Companies need to look across all of their data to make an informed risk assessment. Data analytics are important because companies have to factor in issues relating to suppliers’ logistics and, in many cases, suppliers operating upstream to them. A car manufacturer, for example, needs to buy upwards of 2,000 different components to build a modern combustion engine-based drivetrain. Electric cars have under 50 components. Manufacturers need to be concerned not only about the supplier of the engine but also about where subcontractors get their components from.

The point is that the risk isn’t just from the number of components. In the electric car, the key risk increasingly is the sourcing of the batteries and, in turn, for the battery manufacturer, the sourcing of rare metals necessary to make the batteries. It’s about the levels of planning and looking into data sets a manufacturer doesn’t own and hasn’t bothered to investigate, let alone join together in the past. In order to handle these disparate and diverse data sets, a manufacturer needs to lean on new, powerful technologies. A cloud data warehouse with the ability to access disparate and diverse data sets both internal and external to the organization can embed large stores of data, unify it for detailed analysis, and deliver rapid insights that help to avoid supply chain disruptions.

See More: Why You Need a Data Fabric for Effective AI

Integrating Data

Being able to pull together large sets of data gives manufacturers the ability to pivot more nimbly in case issues arise in their supply chains. Based on the risk of one supplier, a manufacturer may need to swap it out and order from the backup. Can the company run its demand forecasting and planning with Plan B and Plan C suppliers to assess how much its risk may be decreased and the trade-off in delay and cost that may entail?

If a company has to route an order through the Suez Canal, it has backup route scenarios to airship key components. How much would these shipments hurt margins? And how long can the company ship through backup means before it starts losing money? 

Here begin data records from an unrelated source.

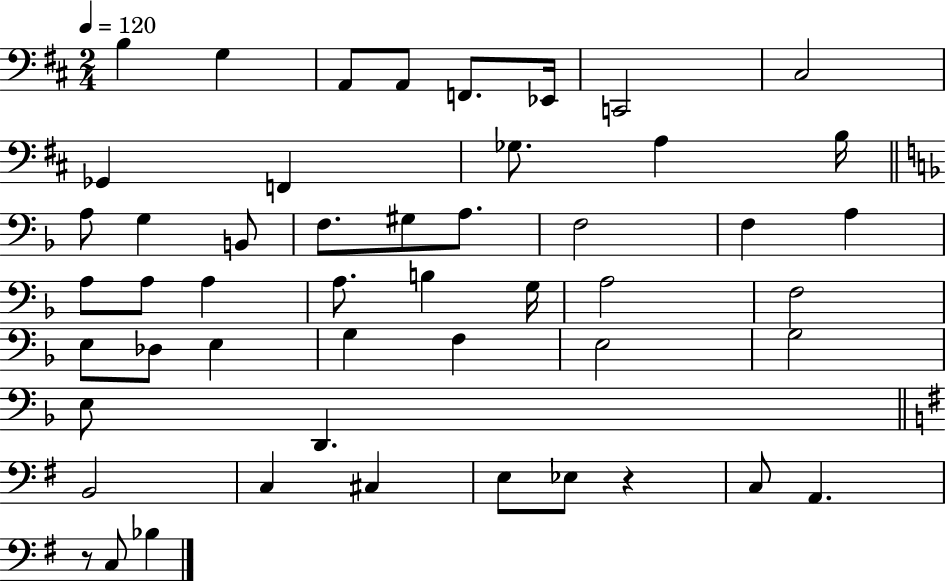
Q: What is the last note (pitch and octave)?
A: Bb3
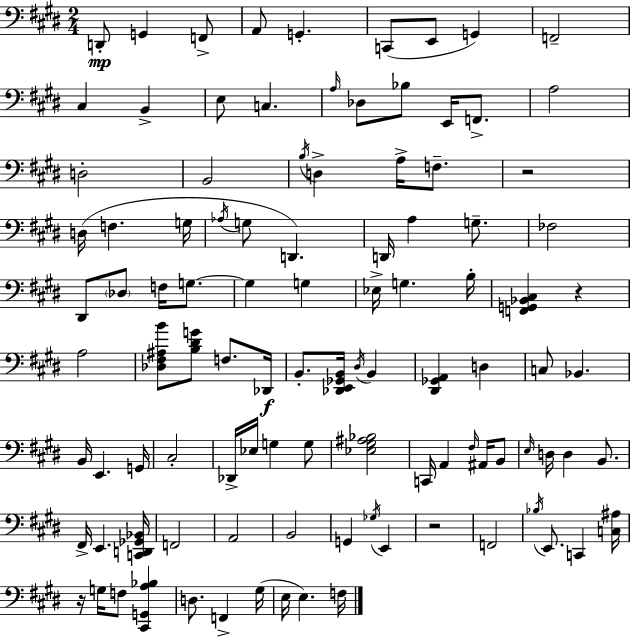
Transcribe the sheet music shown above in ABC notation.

X:1
T:Untitled
M:2/4
L:1/4
K:E
D,,/2 G,, F,,/2 A,,/2 G,, C,,/2 E,,/2 G,, F,,2 ^C, B,, E,/2 C, A,/4 _D,/2 _B,/2 E,,/4 F,,/2 A,2 D,2 B,,2 B,/4 D, A,/4 F,/2 z2 D,/4 F, G,/4 _A,/4 G,/2 D,, D,,/4 A, G,/2 _F,2 ^D,,/2 _D,/2 F,/4 G,/2 G, G, _E,/4 G, B,/4 [F,,G,,_B,,^C,] z A,2 [_D,^F,^A,B]/2 [B,^DG]/2 F,/2 _D,,/4 B,,/2 [_D,,E,,_G,,B,,]/4 ^D,/4 B,, [^D,,_G,,A,,] D, C,/2 _B,, B,,/4 E,, G,,/4 ^C,2 _D,,/4 _E,/4 G, G,/2 [_E,^G,^A,_B,]2 C,,/4 A,, ^F,/4 ^A,,/4 B,,/2 E,/4 D,/4 D, B,,/2 ^F,,/4 E,, [C,,D,,_G,,_B,,]/4 F,,2 A,,2 B,,2 G,, _G,/4 E,, z2 F,,2 _B,/4 E,,/2 C,, [C,^A,]/4 z/4 G,/4 F,/2 [^C,,G,,A,_B,] D,/2 F,, ^G,/4 E,/4 E, F,/4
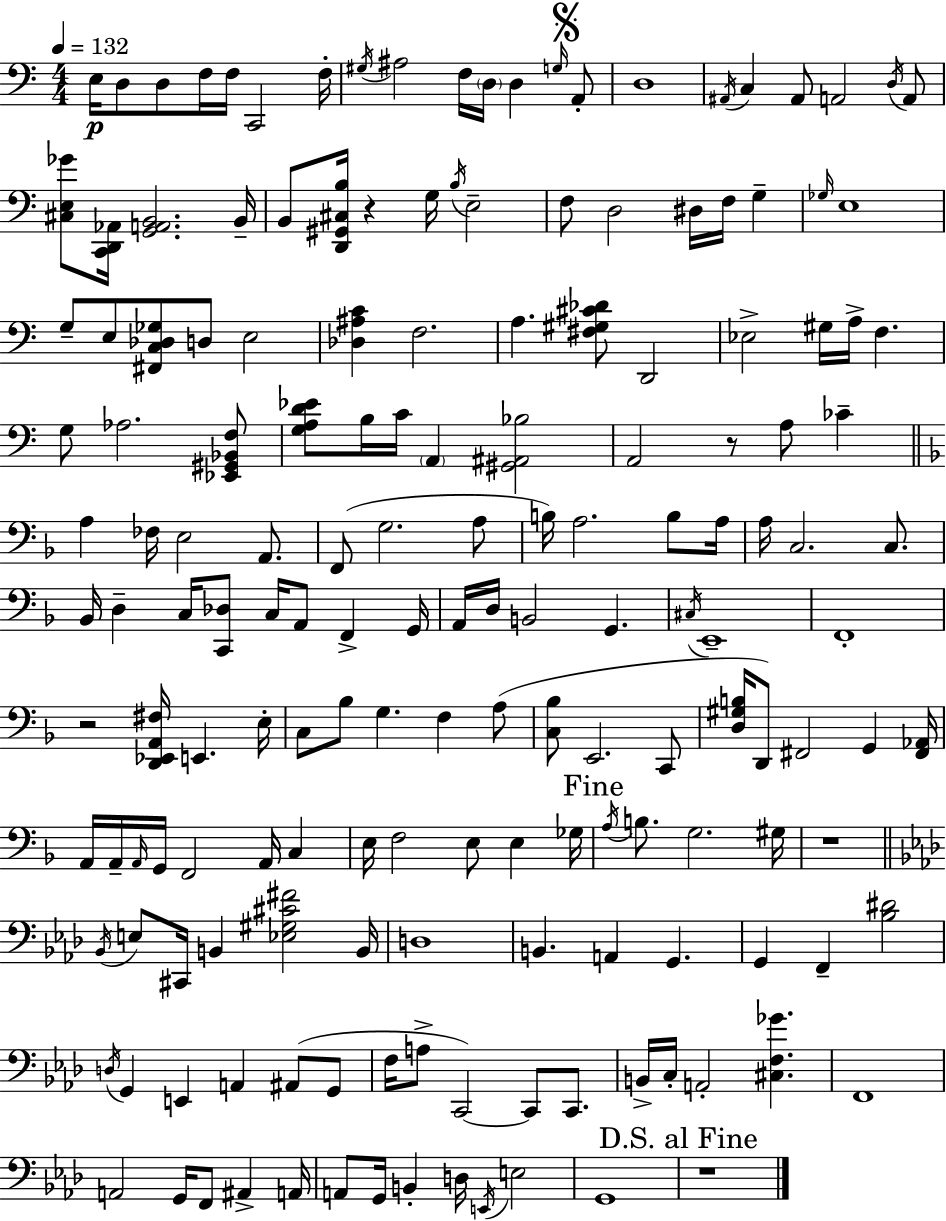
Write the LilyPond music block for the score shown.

{
  \clef bass
  \numericTimeSignature
  \time 4/4
  \key a \minor
  \tempo 4 = 132
  e16\p d8 d8 f16 f16 c,2 f16-. | \acciaccatura { gis16 } ais2 f16 \parenthesize d16 d4 \grace { g16 } | \mark \markup { \musicglyph "scripts.segno" } a,8-. d1 | \acciaccatura { ais,16 } c4 ais,8 a,2 | \break \acciaccatura { d16 } a,8 <cis e ges'>8 <c, d, aes,>16 <g, a, b,>2. | b,16-- b,8 <d, gis, cis b>16 r4 g16 \acciaccatura { b16 } e2-- | f8 d2 dis16 | f16 g4-- \grace { ges16 } e1 | \break g8-- e8 <fis, c des ges>8 d8 e2 | <des ais c'>4 f2. | a4. <fis gis cis' des'>8 d,2 | ees2-> gis16 a16-> | \break f4. g8 aes2. | <ees, gis, bes, f>8 <g a d' ees'>8 b16 c'16 \parenthesize a,4 <gis, ais, bes>2 | a,2 r8 | a8 ces'4-- \bar "||" \break \key d \minor a4 fes16 e2 a,8. | f,8( g2. a8 | b16) a2. b8 a16 | a16 c2. c8. | \break bes,16 d4-- c16 <c, des>8 c16 a,8 f,4-> g,16 | a,16 d16 b,2 g,4. | \acciaccatura { cis16 } e,1-- | f,1-. | \break r2 <d, ees, a, fis>16 e,4. | e16-. c8 bes8 g4. f4 a8( | <c bes>8 e,2. c,8 | <d gis b>16 d,8) fis,2 g,4 | \break <fis, aes,>16 a,16 a,16-- \grace { a,16 } g,16 f,2 a,16 c4 | e16 f2 e8 e4 | ges16 \mark "Fine" \acciaccatura { a16 } b8. g2. | gis16 r1 | \break \bar "||" \break \key f \minor \acciaccatura { bes,16 } e8 cis,16 b,4 <ees gis cis' fis'>2 | b,16 d1 | b,4. a,4 g,4. | g,4 f,4-- <bes dis'>2 | \break \acciaccatura { d16 } g,4 e,4 a,4 ais,8( | g,8 f16 a8-> c,2~~) c,8 c,8. | b,16-> c16-. a,2-. <cis f ges'>4. | f,1 | \break a,2 g,16 f,8 ais,4-> | a,16 a,8 g,16 b,4-. d16 \acciaccatura { e,16 } e2 | g,1 | \mark "D.S. al Fine" r1 | \break \bar "|."
}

Supply chain decisions can’t be made solely on the highest quality for the cheapest price. Volatility is increasing. Companies need to assess the risk with particular suppliers, use the data it has available and model solutions in case the risk crosses an unacceptable level. 

Here are two actionable tips for dealing with supply chain disruption:

    • Double-click on your suppliers’ supply chain management. Make them provide you not just with price and availability but also risk and associated factors used to estimate that risk. Make this part of the contractual negotiations and ongoing data provided in the course of doing business.
    • Be proactive. Have an ongoing process to find second and third option suppliers at all times. 

Conclusion

Just-in-time strategies will always be part of sound supply chain management. But volatility is increasing across the board. Climate change, political instability and a pandemic that stubbornly refuses to loosen its grip will impact your supply lines. The point is, what data and analysis will you need to quickly and accurately create insights to maintain business agility?  What velocity is needed to build out contingency plans and the ability to execute them?  Who needs to be involved in defining, collecting, aggregating and analyzing this expanded set of data?  Going forward, you will find that a unified view of the data associated with your SCM is necessary but insufficient to meet your business needs.  Instead, in an ever-changing environment, you must include the SCM data for your suppliers and external data mapped to assess risk to your SCM and theirs.